--- What you are asked to do ---
Reproduce all the entries exactly and keep the pictures out.

Data section Start Marker

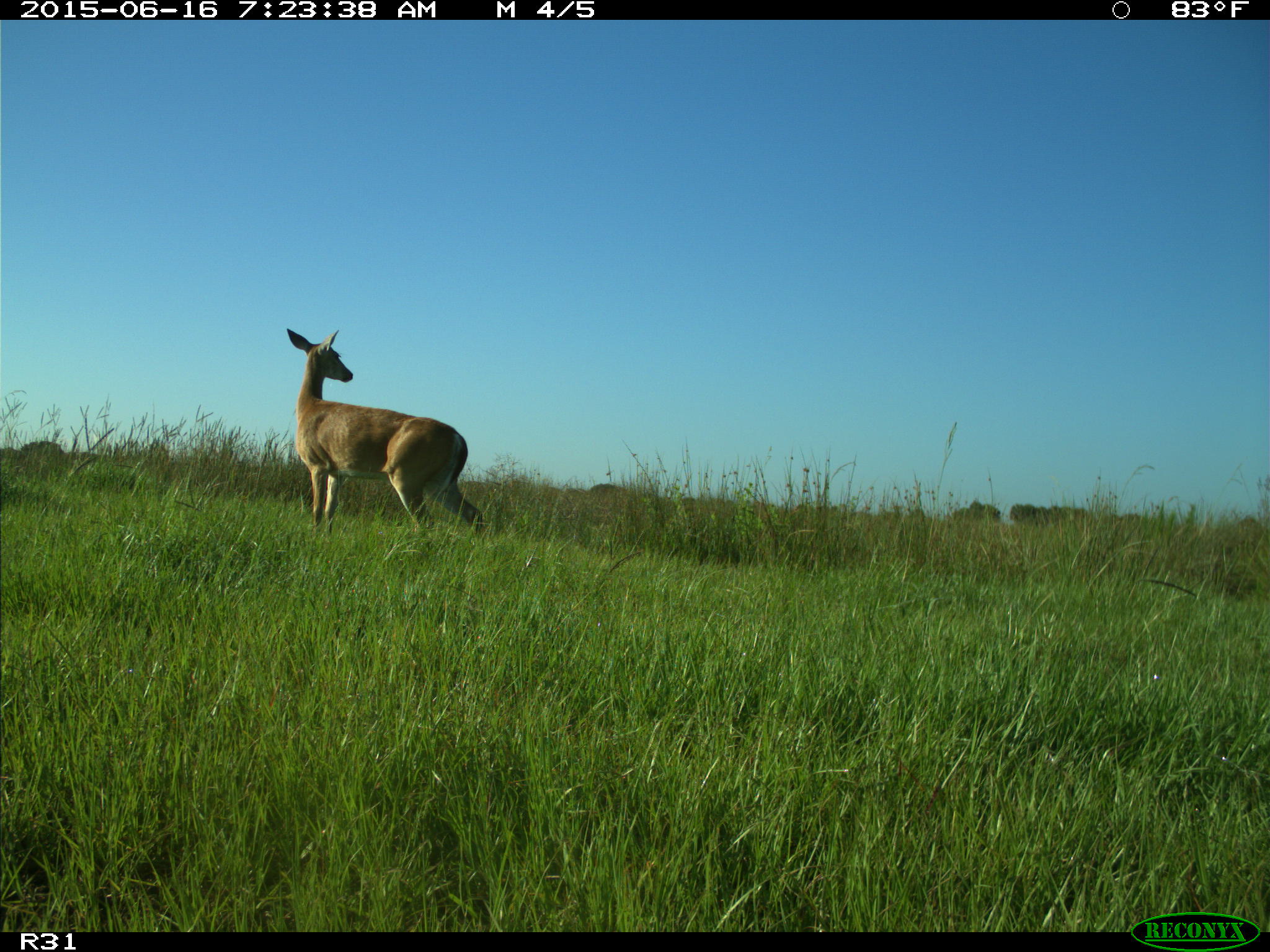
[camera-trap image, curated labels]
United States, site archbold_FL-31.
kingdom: Animalia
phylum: Chordata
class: Mammalia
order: Artiodactyla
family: Cervidae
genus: Odocoileus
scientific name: Odocoileus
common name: deer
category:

Data section End Marker

--- Reply ---
[camera-trap image, curated labels]
United States, site archbold_FL-31.
kingdom: Animalia
phylum: Chordata
class: Mammalia
order: Artiodactyla
family: Cervidae
genus: Odocoileus
scientific name: Odocoileus
common name: deer
category:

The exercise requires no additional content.